▸ **Complete the following**:
**1)** In the category theory passage, transcribe the text starting at "In general, we" and ending at "category of functors.".
**2)** Answer these questions using the category theory passage:
(a) According to the proposition, what is the composite of two epimorphisms?
(b) What is $\mathcal{C}$ said to be embedded into?
(c) What kind of functor is $h_X$, and into which category does it map?
**3)** Please write the next part of the category theory passage, picking up after its last sentence.

▸ **Document passage**:
______________________________

The reader can easily check:

\begin{proposition}  \label{compositeofmono}
The composite of two monomorphisms is a monomorphism, as is the composite of
two epimorphisms.
\end{proposition} 

\begin{exercise} 
Prove \cref{compositeofmono}. 
\end{exercise} 


\begin{exercise} 
The notion of ``monomorphism'' can be detected using only the notions of
fibered product and isomorphism. To see this, suppose $i: X \to Y$ is a
monomorphism. Show that the diagonal
\[ X \to X \times_Y X  \]
is an isomorphism. (The diagonal map is such that the two
projections to $X$ both give the identity.) Conversely, show that if $i: X \to Y$ is any morphism such
that the above diagonal map is an isomorphism, then $i$ is a monomorphism.

Deduce the following consequence: if $F: \mathcal{C} \to \mathcal{D}$ is a
functor that commutes with fibered products, then $F $ takes monomorphisms to
monomorphisms.
\end{exercise} 


\section{Yoneda's lemma}

\add{this section is barely fleshed out}

Let $\mathcal{C}$ be a category.
In general, we have said that there is no way to study an object in  a
category other than by considering maps into and out of it.
We will see that essentially everything about $X \in \mathcal{C}$ can be
recovered from these hom-sets.
We will thus get an embedding of $\mathcal{C}$ into a category of functors.

\subsection{The functors $h_X$}

We now use the structure of a category to construct hom functors.
\begin{definition}
Let $X \in \mathcal{C}$. We define the contravariant functor $h_X: \mathcal{C}
\to \mathbf{Sets}$ via
\[ h_X(Y) = \hom_{\mathcal{C}}(Y, X).  \]
\end{definition}

This is, indeed, a functor. If $g: Y \to Y'$, then precomposition gives a map
of sets
\[ h_X(Y') \to h_X(Y),  \quad f \mapsto f \circ g \]
which satisfies all the usual identities.

______________________________

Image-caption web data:
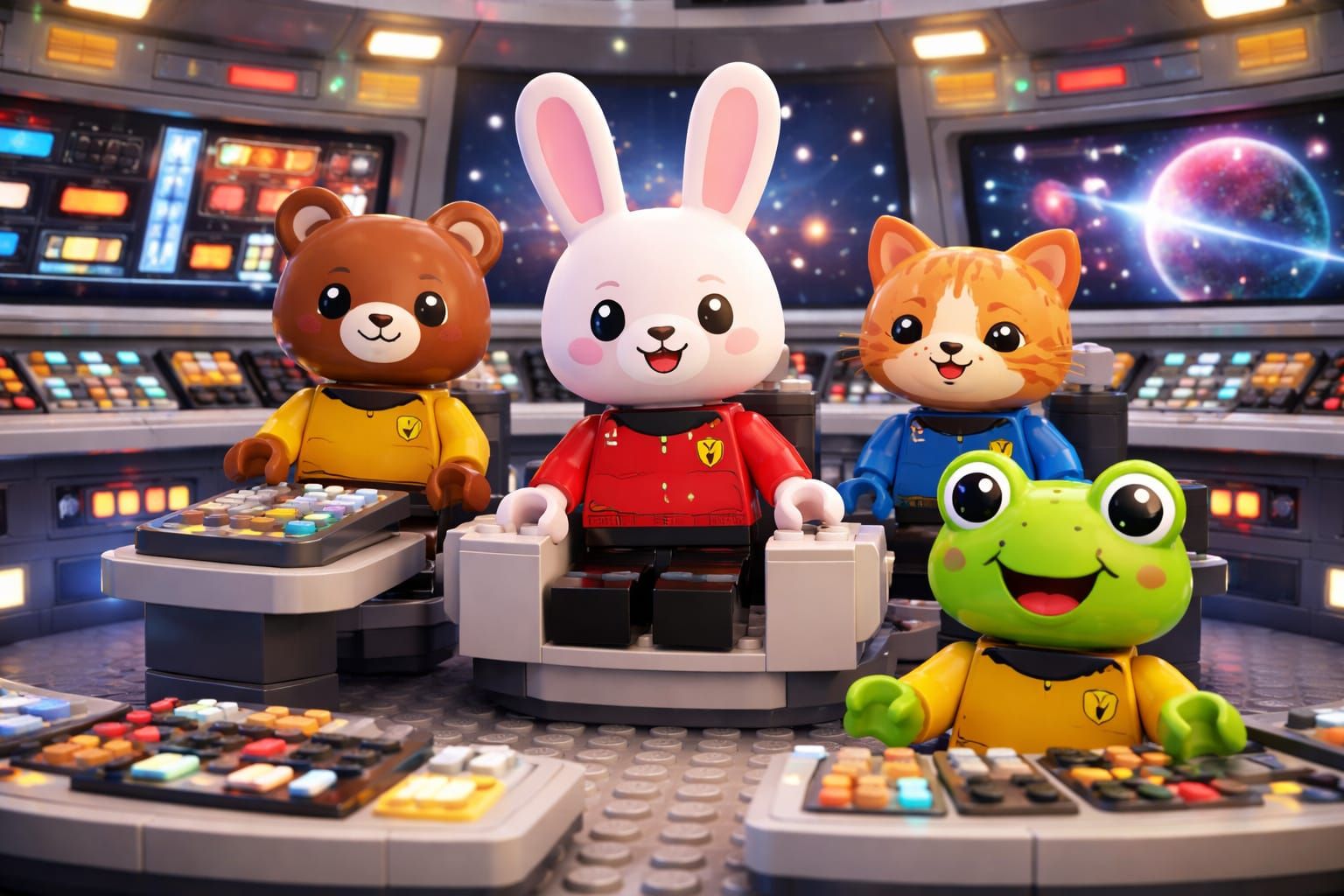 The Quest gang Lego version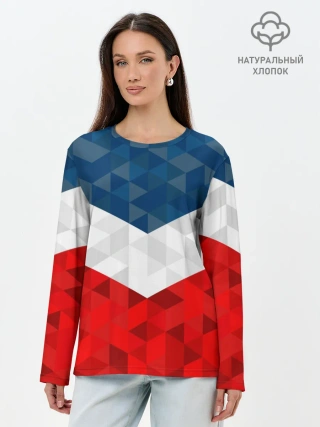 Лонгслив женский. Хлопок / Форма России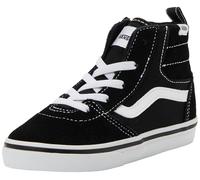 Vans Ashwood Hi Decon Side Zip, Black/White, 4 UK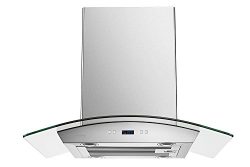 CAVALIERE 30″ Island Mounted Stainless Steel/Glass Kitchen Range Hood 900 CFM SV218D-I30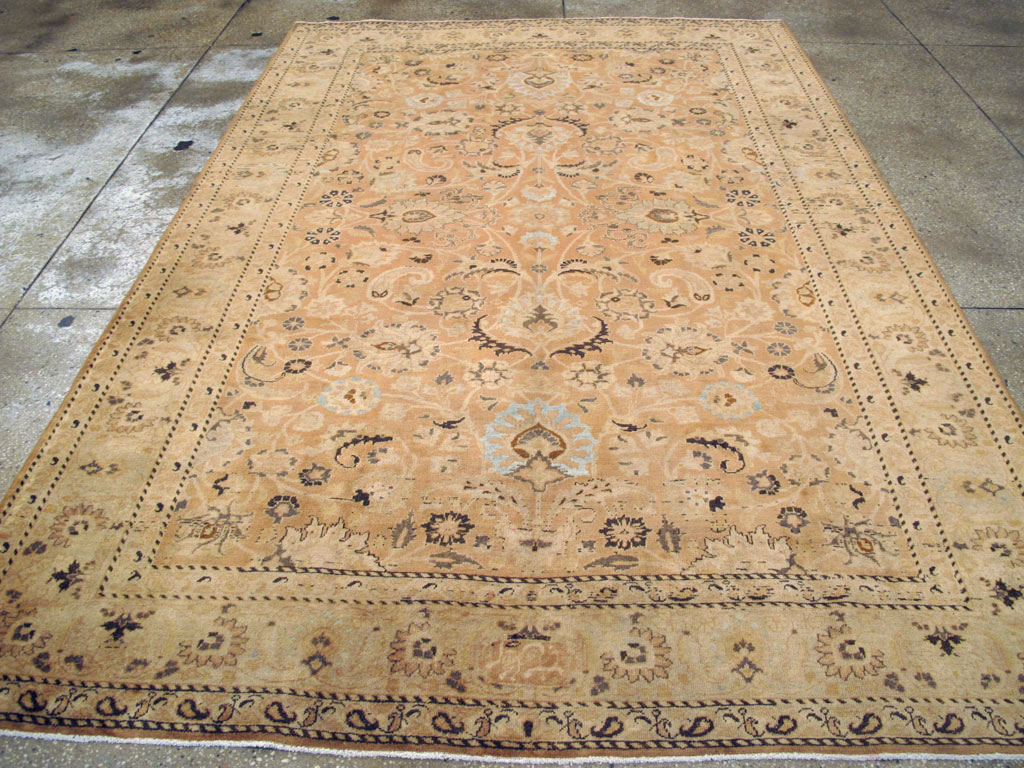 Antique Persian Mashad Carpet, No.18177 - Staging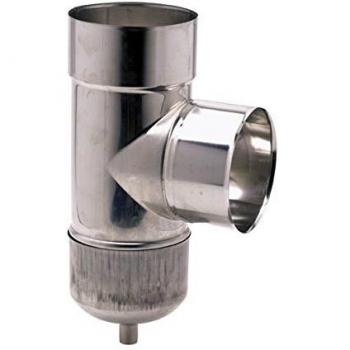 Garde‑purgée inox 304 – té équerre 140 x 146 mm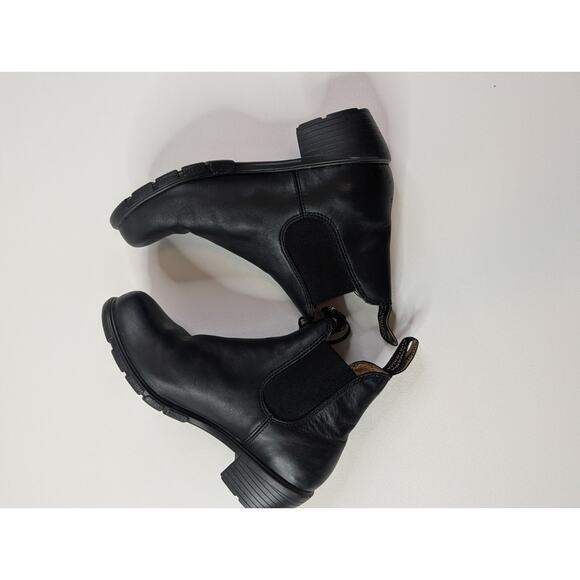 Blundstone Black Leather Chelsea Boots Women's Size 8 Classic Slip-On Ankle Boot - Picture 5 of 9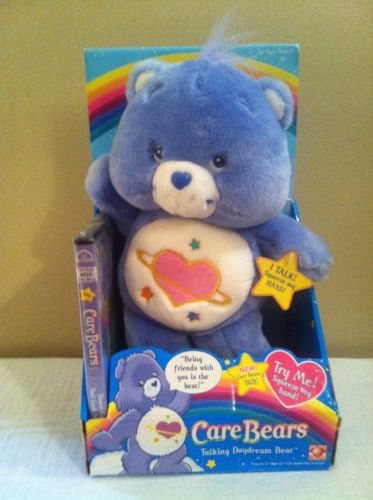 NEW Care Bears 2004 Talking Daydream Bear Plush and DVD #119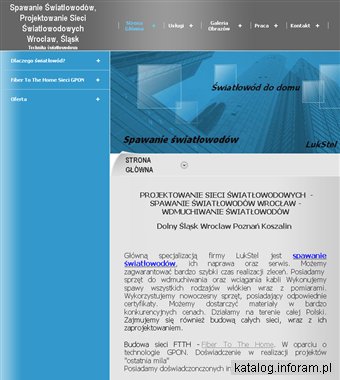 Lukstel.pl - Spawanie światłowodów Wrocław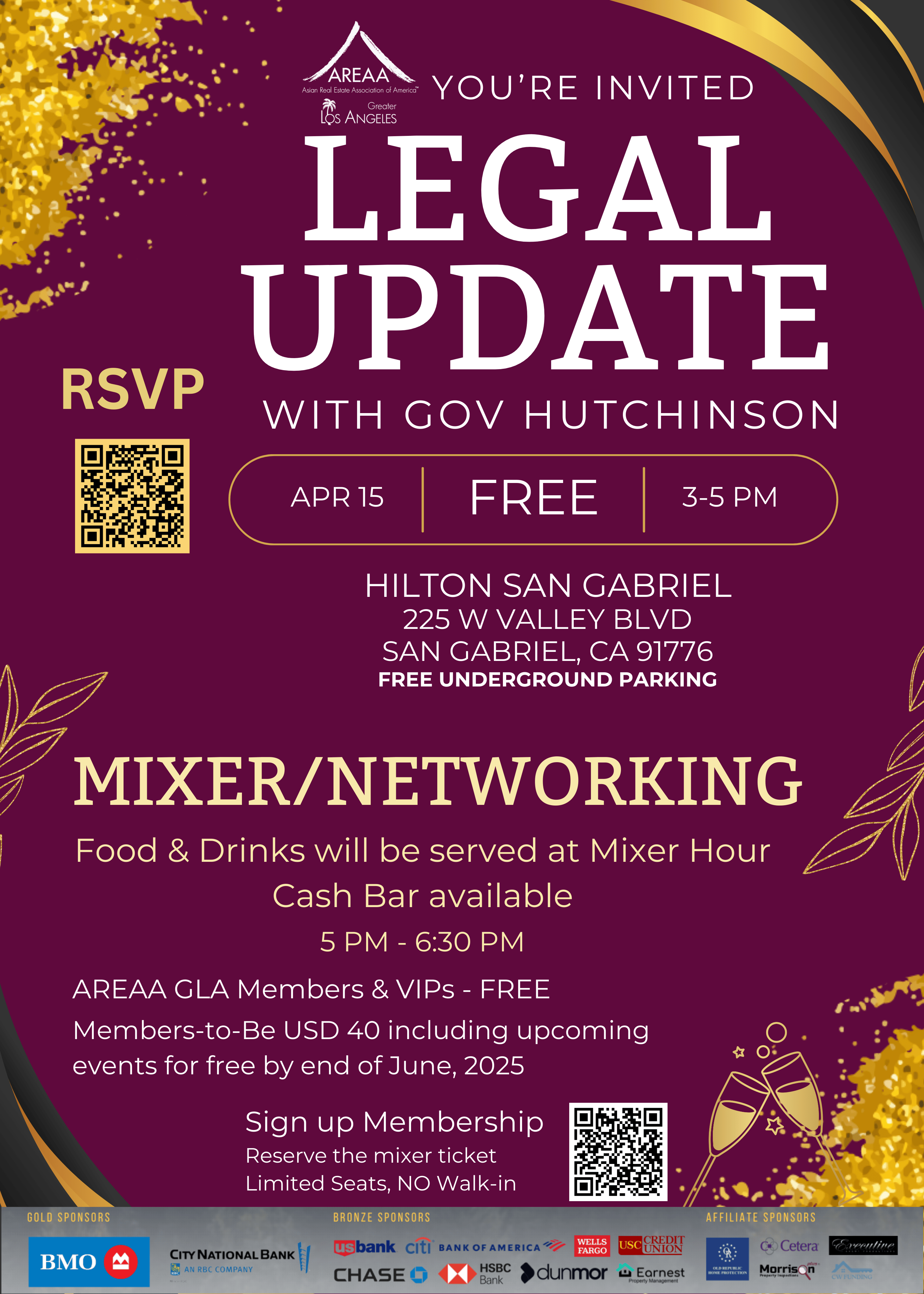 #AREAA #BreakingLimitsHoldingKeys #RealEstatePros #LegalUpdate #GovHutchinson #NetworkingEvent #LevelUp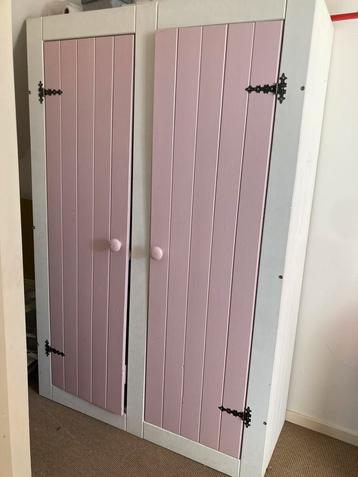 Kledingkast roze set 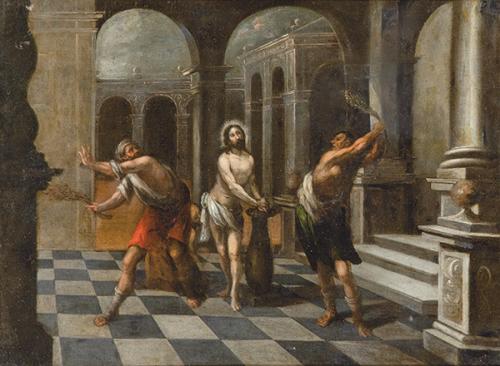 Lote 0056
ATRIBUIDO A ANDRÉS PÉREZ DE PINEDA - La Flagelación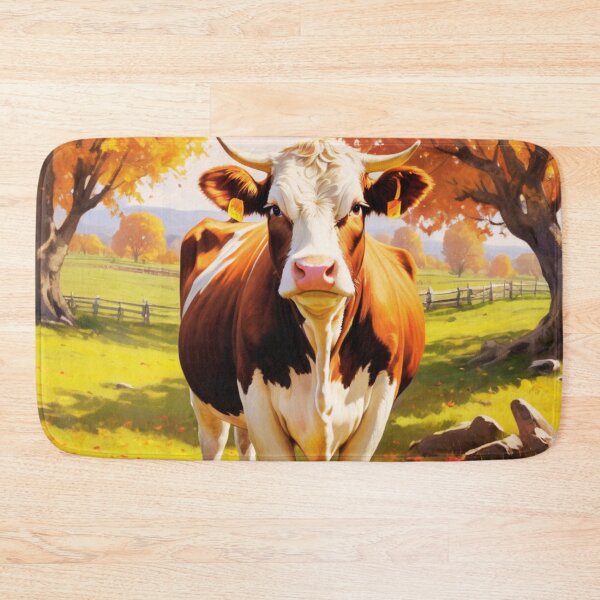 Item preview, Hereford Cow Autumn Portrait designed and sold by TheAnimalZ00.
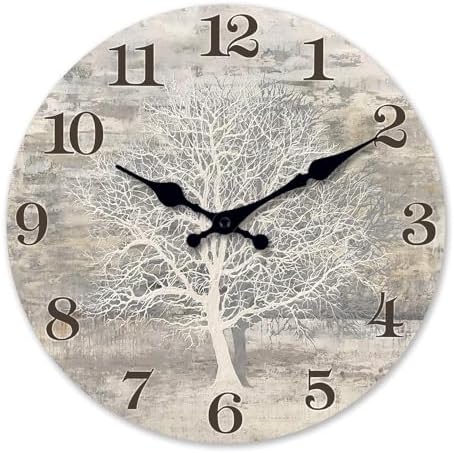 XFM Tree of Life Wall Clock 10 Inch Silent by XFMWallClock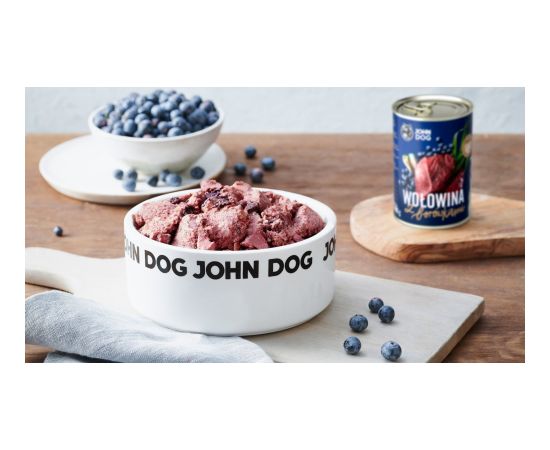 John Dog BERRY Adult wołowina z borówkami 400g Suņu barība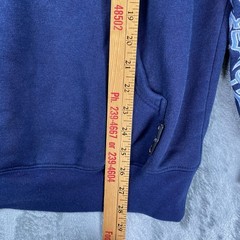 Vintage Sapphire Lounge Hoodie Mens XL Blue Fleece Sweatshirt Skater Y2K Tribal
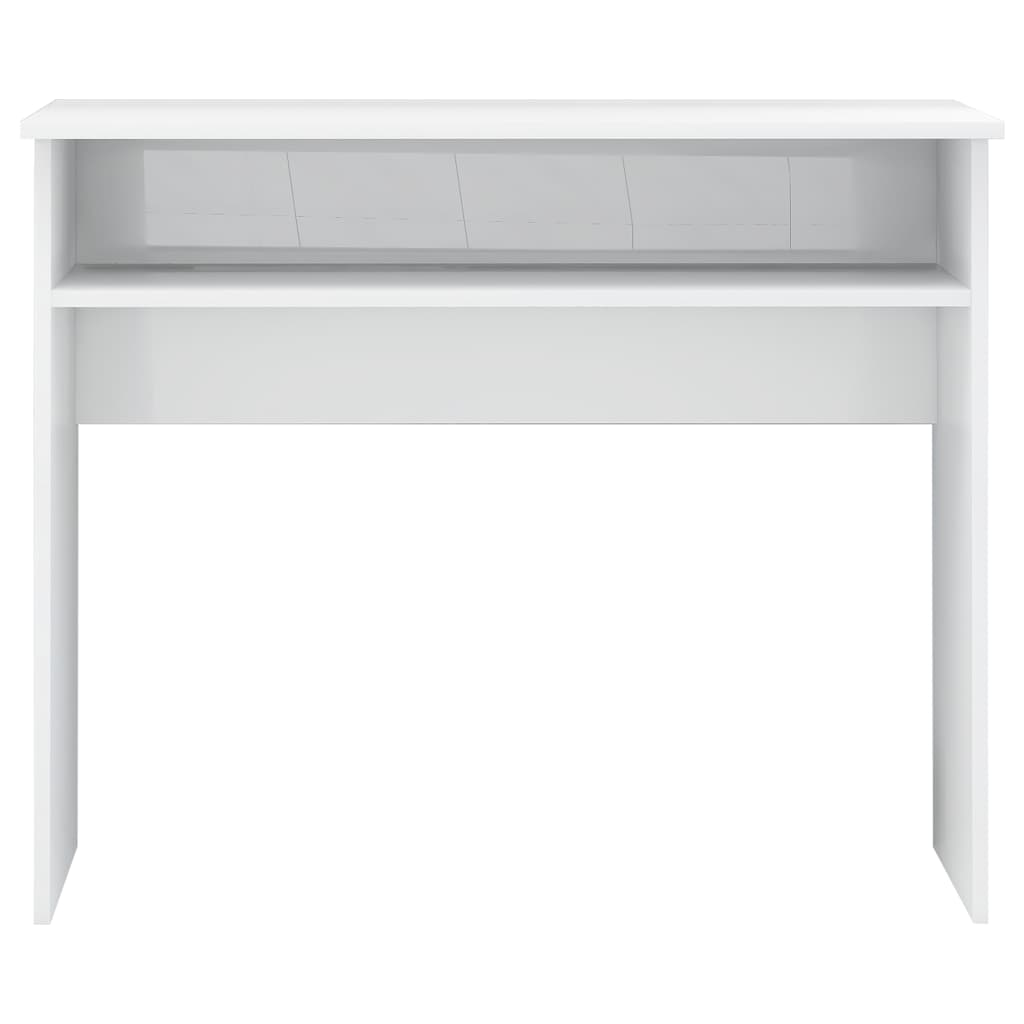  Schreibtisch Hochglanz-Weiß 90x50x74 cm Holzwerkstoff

______________________________

▸ **Responses to the tasks**:
**1)**
In general, we have said that there is no way to study an object in  a
category other than by considering maps into and out of it.
We will see that essentially everything about $X \in \mathcal{C}$ can be
recovered from these hom-sets.
We will thus get an embedding of $\mathcal{C}$ into a category of functors.

**2)**
(a) An epimorphism.
(b) A category of functors.
(c) A contravariant functor, mapping into $\mathbf{Sets}$.

**3)**
As a functor, $h_X$ encodes \emph{all} the information about
how one can map into $X$.
It turns out that one can basically recover $X$ from $h_X$, though.

\subsection{The Yoneda lemma}

Let $X \stackrel{f}{\to} X'$ be a morphism in $\mathcal{C}$.
Then for each $Y \in \mathcal{C}$, composition gives a map
\[ \hom_{\mathcal{C}}(Y, X) \to \hom_{\mathcal{C}}(Y, X').  \]
It is easy to see that this induces a \emph{natural} transformation
\[ h_{X} \to h_{X'}.  \]
Thus we get a map of sets
\[ \hom_{\mathcal{C}}(X, X') \to \hom(h_X, h_{X'}),  \]
where $h_X, h_{X'}$ lie in the category of contravariant functors $\mathcal{C}
\to \mathbf{Sets}$.
In other words, we have defined a \emph{covariant functor}
\[ \mathcal{C} \to \mathbf{Fun}(\mathcal{C}^{op}, \mathbf{Sets}).  \]
This is called the \emph{Yoneda embedding.} The next result states that the
embedding is fully faithful.

\begin{theorem}[Yoneda's lemma]
\label{yonedalemma}
If $X, X' \in \mathcal{C}$, then the map
$\hom_{\mathcal{C}}(X, X') \to \hom(h_X, h_{X'})$ is a bijection. That is,
every natural transformation $h_X \to h_{X'}$ arises in one and only one way
from a morphism $X \to X'$.
\end{theorem}


\begin{theorem}[Strong Yoneda lemma]
\end{theorem}

\subsection{Representable functors}

We use  the same notation of the preceding section: for a category
$\mathcal{C}$ and $X \in \mathcal{C}$, we let $h_X$ be the contravariant
functor $\mathcal{C} \to \mathbf{Sets}$ given by $Y \mapsto
\hom_{\mathcal{C}}(Y, X)$.
\begin{definition}
A contravariant functor $F: \mathcal{C} \to \mathbf{Sets}$ is
\textbf{representable} if it is naturally isomorphic to some $h_X$.
\end{definition}

The point of a representable functor is that it can be realized as maps into a
specific object.
In fact, let us look at a specific feature of the functor $h_X$.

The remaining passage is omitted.